YouTube took down from the internet my speech at the Conservative Party conference against domestic vaccine passports, accusing me of breaching their policies and spreading “medical misinformation”.
After the initial shock, I wondered if I had misspoken and said something wrong. Had I make a mistake? So I went through the clip, line by line, to see if I could spot the offending remark.
But no, I had not misspoken. Everything in the speech had been carefully researched and checked. It was accurate, fair, and based on the latest scientific evidence. So the accusation was defamatory.
Indeed throughout the pandemic, I have been a strong advocate for vaccines and science-based policy. But, a core premise of science is challenging conventional wisdom and being unafraid to speak your mind. Difference of opinion arbitrated by the facts, not powerful platform providers on the other side of the world.
When YouTube (owned by Google) removed my speech that challenged the supposed wisdom of domestic vaccine passports, it shut down the debate.
It showed in the clearest terms why big tech cannot be trusted to police our free speech.
In fact the further I looked into the incident the worse it became. It transpires that “YouTube doesn’t allow claims about COVID-19 vaccinations that contradict expert consensus from local health authorities or the World Health Organisation.”
So, in debating a key aspect of national policy, I cannot disagree with the Government? You could be forgiven for thinking we had suddenly been transported to China.
They put the removal down to “human error”. YouTube believed an algorithm had flagged the clip, and a human reviewer had agreed with the algorithm and took the video down. A situation which they say should never have happened.
But this raises further questions.
What is the point of a human reviewer if they cannot provide an effective check and balance to the supposed Artificial Intelligence?
What’s more the reviewer may not even have been UK-based.
Without knowing the context of local debate, the nuance of the serious and sensible discussion we are collectively having as a country, there is no way to make a fair, just, and proper decision.
The context of my speech was a debate hosted by the civil liberties group Big Brother Watch on domestic vaccine passports – an issue I am completely against and indeed I am one of the leading parliamentary opponents.
Some have already said that the reason YouTube backed down – as they have – was because they suddenly realised that they had picked on a well known MP and a vocal civil liberties group. But that shouldn’t matter. Free speech belongs to everyone, and within the limits of the law anybody should be able to take part in a debate without fear of being censored.
So I am not asking for special treatment. All I want is these tech giants to uphold the centuries-old tradition that we have enjoyed here in the UK of allowing free and open debate.
But this sorry episode is a warning. If YouTube attempts to silence elected Members of Parliament, then they are also happy to censor anyone.

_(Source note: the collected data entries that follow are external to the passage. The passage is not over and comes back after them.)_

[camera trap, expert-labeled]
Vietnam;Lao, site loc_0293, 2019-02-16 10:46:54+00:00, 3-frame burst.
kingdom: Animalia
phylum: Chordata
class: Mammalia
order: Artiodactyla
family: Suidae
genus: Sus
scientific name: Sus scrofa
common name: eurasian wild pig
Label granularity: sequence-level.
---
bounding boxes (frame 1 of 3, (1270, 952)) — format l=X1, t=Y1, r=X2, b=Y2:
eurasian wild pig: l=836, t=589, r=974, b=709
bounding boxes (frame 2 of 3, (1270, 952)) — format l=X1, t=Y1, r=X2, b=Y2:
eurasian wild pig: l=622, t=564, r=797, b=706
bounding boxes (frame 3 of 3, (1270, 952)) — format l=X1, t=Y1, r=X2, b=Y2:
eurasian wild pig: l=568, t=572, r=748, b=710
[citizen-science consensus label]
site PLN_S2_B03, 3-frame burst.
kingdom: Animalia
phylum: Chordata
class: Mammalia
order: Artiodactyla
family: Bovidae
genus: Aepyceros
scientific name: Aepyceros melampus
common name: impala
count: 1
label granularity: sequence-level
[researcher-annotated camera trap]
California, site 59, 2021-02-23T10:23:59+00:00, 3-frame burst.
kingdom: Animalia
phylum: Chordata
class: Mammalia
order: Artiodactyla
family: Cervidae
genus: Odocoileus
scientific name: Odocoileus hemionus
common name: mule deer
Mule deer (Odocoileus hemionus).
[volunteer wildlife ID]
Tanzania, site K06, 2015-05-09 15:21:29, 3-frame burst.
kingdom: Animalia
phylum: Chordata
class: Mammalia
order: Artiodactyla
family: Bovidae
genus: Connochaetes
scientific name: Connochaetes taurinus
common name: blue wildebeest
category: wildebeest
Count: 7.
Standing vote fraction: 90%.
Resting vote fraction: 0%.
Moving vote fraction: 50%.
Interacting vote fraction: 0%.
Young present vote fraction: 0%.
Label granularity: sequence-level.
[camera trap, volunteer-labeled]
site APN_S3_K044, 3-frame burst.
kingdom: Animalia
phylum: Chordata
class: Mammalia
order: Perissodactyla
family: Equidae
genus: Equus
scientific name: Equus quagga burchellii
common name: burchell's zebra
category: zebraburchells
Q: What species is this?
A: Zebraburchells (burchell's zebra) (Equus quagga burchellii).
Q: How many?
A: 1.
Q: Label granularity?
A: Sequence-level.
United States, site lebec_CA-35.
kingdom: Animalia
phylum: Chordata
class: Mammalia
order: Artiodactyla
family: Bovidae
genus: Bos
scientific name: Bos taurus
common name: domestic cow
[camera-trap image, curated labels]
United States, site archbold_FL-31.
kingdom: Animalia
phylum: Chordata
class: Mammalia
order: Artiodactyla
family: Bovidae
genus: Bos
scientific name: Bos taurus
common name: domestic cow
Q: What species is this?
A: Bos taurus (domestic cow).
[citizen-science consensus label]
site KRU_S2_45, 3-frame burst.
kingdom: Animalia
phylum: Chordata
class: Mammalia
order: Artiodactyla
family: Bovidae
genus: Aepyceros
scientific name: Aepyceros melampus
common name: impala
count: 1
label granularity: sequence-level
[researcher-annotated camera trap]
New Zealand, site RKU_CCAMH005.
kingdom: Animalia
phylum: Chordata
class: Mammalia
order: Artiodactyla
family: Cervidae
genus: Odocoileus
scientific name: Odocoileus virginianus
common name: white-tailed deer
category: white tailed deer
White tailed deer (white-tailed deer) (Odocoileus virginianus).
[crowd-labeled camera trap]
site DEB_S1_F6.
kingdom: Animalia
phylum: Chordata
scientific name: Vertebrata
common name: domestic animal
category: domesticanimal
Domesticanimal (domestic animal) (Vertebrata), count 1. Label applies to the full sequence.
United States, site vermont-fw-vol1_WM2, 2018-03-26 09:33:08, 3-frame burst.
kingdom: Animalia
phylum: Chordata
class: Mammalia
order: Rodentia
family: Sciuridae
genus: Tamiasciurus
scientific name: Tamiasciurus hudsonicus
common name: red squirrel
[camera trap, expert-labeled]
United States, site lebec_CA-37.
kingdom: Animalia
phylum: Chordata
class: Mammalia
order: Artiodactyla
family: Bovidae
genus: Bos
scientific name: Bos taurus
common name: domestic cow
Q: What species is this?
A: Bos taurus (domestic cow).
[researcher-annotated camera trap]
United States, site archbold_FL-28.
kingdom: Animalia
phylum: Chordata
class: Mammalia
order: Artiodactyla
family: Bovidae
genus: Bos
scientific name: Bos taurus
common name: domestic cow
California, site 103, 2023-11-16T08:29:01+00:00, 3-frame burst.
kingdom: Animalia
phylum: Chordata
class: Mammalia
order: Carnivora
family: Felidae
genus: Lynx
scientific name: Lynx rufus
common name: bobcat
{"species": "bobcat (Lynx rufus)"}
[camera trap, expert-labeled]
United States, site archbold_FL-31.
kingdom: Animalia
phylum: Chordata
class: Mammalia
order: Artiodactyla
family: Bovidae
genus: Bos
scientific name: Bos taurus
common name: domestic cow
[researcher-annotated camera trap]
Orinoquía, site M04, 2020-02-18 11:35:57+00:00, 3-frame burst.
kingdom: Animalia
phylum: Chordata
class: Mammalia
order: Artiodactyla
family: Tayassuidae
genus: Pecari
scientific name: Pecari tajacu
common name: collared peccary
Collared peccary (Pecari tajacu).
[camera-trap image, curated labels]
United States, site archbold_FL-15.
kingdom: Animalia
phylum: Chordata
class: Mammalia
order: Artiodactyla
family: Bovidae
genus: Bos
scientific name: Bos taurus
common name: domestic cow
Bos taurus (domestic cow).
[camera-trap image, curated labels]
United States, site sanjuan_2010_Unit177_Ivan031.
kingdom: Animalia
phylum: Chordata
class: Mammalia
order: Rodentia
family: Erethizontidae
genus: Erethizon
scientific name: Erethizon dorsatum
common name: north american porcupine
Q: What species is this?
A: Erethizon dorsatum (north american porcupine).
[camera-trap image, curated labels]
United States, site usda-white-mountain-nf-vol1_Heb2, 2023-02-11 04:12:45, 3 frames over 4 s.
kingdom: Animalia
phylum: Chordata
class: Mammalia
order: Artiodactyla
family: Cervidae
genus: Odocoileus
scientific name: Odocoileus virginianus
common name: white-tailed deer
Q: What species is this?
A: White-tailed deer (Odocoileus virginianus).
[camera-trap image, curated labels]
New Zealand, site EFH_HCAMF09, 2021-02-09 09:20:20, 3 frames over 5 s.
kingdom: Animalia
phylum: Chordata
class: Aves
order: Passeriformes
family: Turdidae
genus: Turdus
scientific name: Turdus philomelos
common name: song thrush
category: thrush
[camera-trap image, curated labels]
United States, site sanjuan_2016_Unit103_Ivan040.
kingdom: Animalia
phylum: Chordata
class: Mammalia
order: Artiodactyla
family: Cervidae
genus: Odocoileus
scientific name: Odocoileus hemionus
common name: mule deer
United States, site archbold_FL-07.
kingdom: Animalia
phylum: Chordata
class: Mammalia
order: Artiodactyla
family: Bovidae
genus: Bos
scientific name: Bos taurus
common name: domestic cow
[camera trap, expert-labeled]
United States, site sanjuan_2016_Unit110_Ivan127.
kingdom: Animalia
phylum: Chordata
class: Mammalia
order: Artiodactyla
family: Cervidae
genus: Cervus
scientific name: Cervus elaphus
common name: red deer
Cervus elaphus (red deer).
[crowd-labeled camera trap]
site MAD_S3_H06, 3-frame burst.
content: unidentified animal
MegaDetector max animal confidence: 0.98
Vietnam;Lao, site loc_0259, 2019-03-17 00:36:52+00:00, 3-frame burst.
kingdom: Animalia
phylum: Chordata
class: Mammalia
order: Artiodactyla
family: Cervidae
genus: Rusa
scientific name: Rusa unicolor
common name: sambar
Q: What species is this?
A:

The Online Safety Bill is to arrive in parliament shortly. It is a generational chance to define the global big tech landscape and stand up to these West Coast bullies.
These modern industry Goliaths have had unrestrained power, abused their positions, and damaged our societies for too long.
Big tech has dragged our society to the precipice, whether it is creating a mental health crisis for our children, destroying public civility, or curbing free speech.
The public knows this and has had enough.
Polling shows that 71 percent of the public think the Government needs to do more to tackle online abuse, 59 percent think the police should do more to tackle online abuse, and 57 percent think police should have greater powers to prosecute.
Perhaps most importantly, 72 percent of Brits believe social media platforms should pass content onto the police when a post is illegal. That is the proper way to do things; allow the police to investigate the crime.
We cannot allow fashion following big tech zealots to become the global arbiters of truth and free speech. Yet, the Government wants to do precisely that.
By requiring big tech to have a “Duty of Care”, the Government will allow these companies to censor free speech and actively encourage them to do so.
The Online Safety Bill is a poorly thought through piece of legislation that is a censor’s charter. It will hand more power to these unaccountable Silicon Valley giants.
Let us be clear, this Bill will not corrupt free speech, it will destroy it. Centuries of tradition, history, and British ethos thrown on the bonfire of big tech ambition.
The reality is that we have devised analogue laws for the digital age. For decades big tech has spread its power and influence, and now risks becoming a shadow over freedom-loving societies.
Ronald Reagan famous mantra was, “Freedom is never more than one generation away from extinction.”
Never has that been truer than today.
We must grapple with that reality. We must stop the erosion of free speech online. That starts with looking again at the disastrous Online Safety Bill.